Ndiaga Sall

Personal information
- Full name: Ndiaga Mouhamadou Sall
- Date of birth: 18 September 2009 (age 16)
- Place of birth: Senegal
- Height: 1.82 m (6 ft 0 in)
- Positions: Winger; forward;

Team information
- Current team: Nardò
- Number: 20

Senior career*
- Years: Team / Apps / (Gls)
- 0000–2025: Otranto
- 2025–: Nardò / 13 / (3)

= Ndiaga Sall =

Senegalese footballer (born 2007)

Ndiaga Mouhamadou Sall (born 18 June 2009) is a Senegalese professional footballer who plays as a winger or forward for Nardò.

==Early life==
Sall was born on 18 June 2009. Born in Senegal, he is a native of M'Bour, Senegal.

==Club career==
Sall started his career with Italian side Otranto. Following his stint there, he signed for Italian side Nardò ahead of the 2025–26 season. On 21 September 2025, he scored his first goal for the club during a 1–1 home draw with Gravina in the league.

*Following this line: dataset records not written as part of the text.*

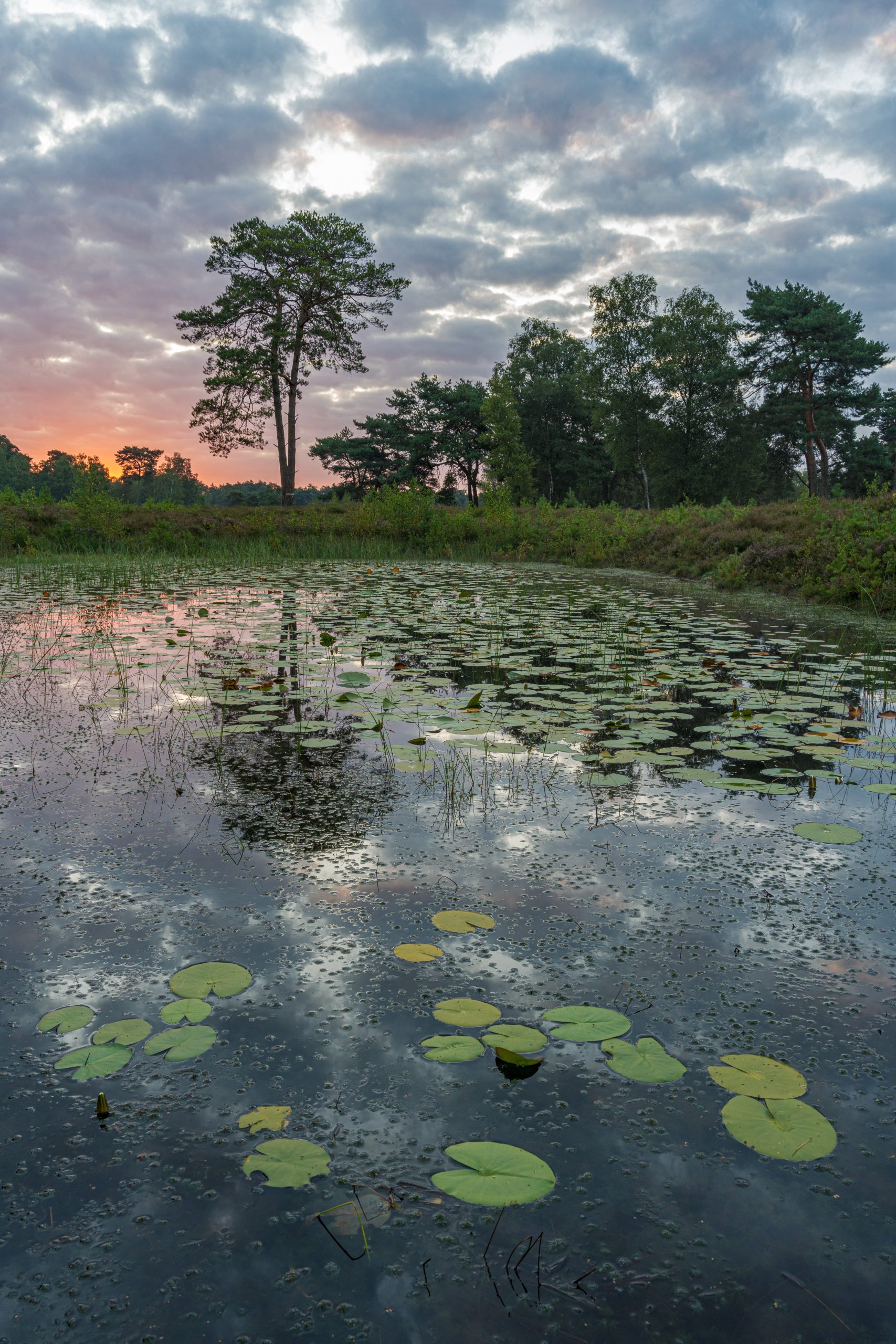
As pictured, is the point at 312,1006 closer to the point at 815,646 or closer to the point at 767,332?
the point at 815,646

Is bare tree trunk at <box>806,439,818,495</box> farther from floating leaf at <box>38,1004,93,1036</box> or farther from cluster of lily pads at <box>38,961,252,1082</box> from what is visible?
floating leaf at <box>38,1004,93,1036</box>

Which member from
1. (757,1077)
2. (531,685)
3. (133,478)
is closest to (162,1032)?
(757,1077)

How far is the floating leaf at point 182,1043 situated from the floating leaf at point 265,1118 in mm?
185

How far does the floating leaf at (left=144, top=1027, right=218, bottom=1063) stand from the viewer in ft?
4.30

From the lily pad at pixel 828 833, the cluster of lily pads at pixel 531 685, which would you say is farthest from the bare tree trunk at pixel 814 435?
the lily pad at pixel 828 833

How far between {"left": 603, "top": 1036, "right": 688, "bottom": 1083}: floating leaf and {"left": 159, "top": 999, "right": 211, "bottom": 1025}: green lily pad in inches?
28.9

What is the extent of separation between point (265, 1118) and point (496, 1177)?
0.37 m

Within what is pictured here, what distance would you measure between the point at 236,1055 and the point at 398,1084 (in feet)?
0.97

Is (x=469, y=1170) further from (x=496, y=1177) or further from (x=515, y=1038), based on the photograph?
(x=515, y=1038)

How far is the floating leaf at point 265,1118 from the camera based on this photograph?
1154 mm

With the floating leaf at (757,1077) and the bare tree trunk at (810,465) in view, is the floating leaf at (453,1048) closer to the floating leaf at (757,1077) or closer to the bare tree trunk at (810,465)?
the floating leaf at (757,1077)

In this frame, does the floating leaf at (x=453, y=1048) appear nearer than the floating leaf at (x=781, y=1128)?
No

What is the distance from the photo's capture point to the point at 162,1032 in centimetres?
137

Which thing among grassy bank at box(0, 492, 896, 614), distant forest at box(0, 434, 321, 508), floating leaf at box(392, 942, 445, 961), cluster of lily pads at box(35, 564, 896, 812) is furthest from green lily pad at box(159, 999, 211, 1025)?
distant forest at box(0, 434, 321, 508)
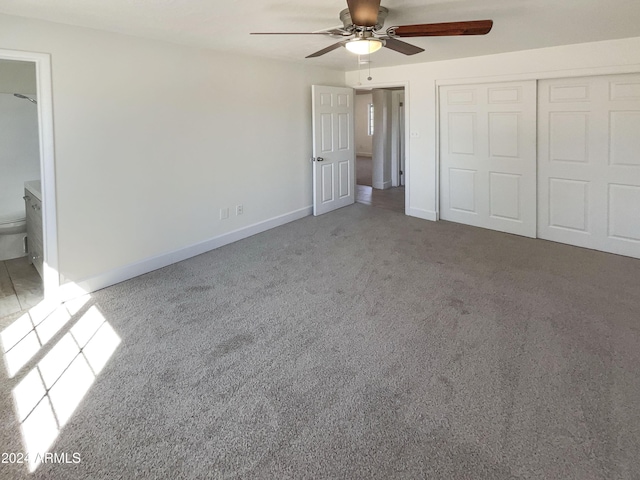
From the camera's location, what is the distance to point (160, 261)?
420 cm

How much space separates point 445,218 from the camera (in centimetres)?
591

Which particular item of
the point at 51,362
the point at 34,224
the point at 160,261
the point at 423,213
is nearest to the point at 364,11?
the point at 51,362

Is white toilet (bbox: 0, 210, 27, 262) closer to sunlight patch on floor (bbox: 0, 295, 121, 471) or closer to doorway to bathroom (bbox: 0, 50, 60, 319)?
doorway to bathroom (bbox: 0, 50, 60, 319)

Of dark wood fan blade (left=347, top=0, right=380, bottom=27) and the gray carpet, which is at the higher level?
dark wood fan blade (left=347, top=0, right=380, bottom=27)

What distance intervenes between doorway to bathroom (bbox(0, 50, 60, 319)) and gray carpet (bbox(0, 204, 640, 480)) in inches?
26.3

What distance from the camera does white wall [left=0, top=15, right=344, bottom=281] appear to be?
3.36 m

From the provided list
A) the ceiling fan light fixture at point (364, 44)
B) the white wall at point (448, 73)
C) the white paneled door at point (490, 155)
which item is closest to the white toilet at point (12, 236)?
the ceiling fan light fixture at point (364, 44)

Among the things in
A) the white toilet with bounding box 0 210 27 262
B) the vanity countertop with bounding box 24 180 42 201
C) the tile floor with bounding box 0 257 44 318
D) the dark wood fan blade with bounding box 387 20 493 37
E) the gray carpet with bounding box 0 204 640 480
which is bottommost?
the gray carpet with bounding box 0 204 640 480

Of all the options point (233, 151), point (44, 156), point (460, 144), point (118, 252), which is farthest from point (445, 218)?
point (44, 156)

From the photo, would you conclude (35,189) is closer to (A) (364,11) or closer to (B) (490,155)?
(A) (364,11)

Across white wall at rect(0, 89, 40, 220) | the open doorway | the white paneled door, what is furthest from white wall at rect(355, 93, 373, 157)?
white wall at rect(0, 89, 40, 220)

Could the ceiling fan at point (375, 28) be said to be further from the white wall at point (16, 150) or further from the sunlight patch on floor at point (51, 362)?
the white wall at point (16, 150)

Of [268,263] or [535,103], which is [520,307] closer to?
[268,263]

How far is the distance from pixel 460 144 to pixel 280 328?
385cm
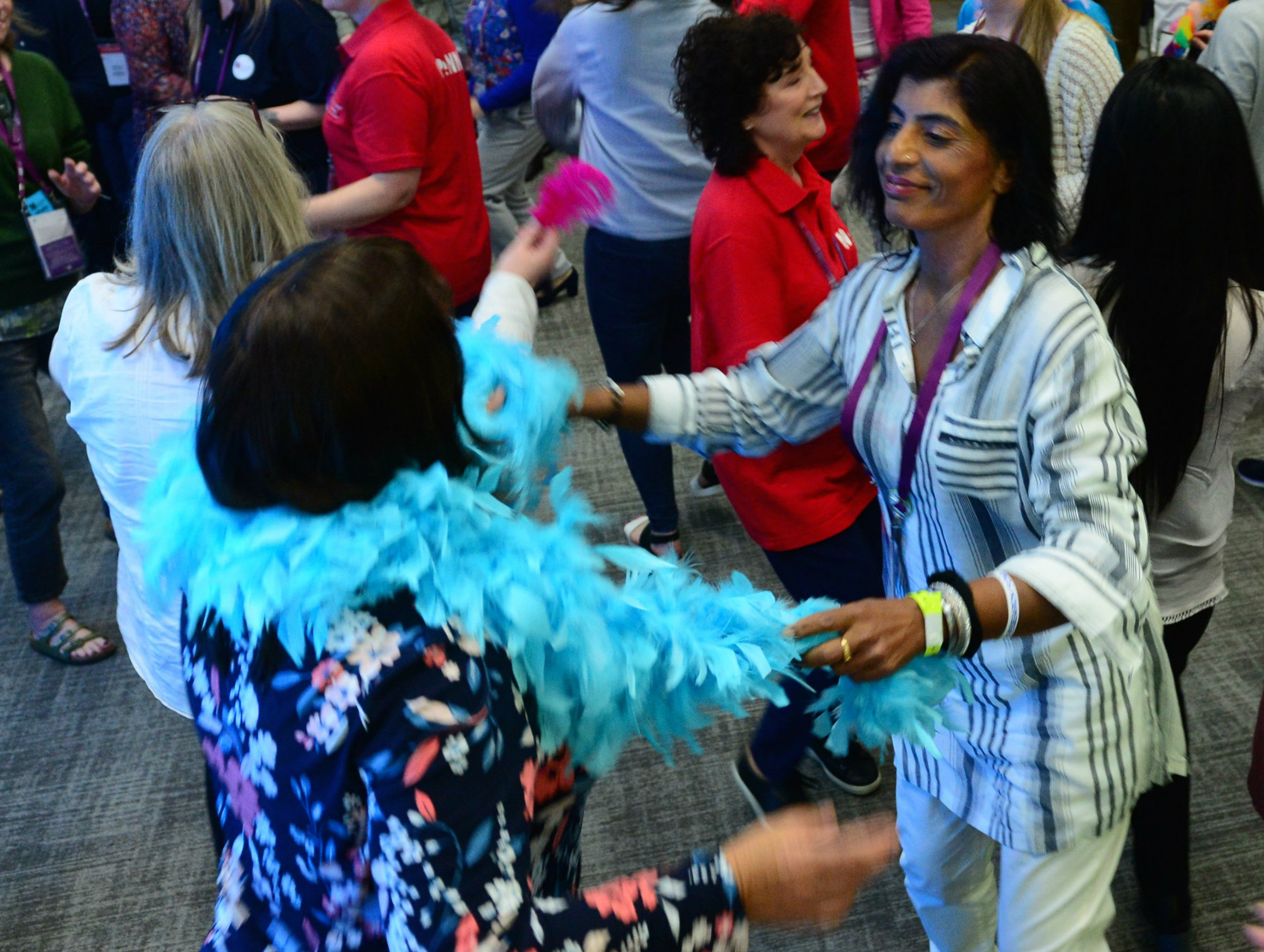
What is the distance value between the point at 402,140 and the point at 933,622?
6.37ft

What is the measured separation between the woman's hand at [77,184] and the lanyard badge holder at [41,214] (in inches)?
1.5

On 2 March 2026 he was chosen to represent Serie D in the 2026 Viareggio cup and was the top scorer of the tournament with 6 goals in 5 games

==Style of play==
Sall plays as a winger or forward. Italian newspaper la Repubblica wrote in 2025 that "he was strong, fast, had great acceleration, had an eye for goal and could shoot with both his right and left foot".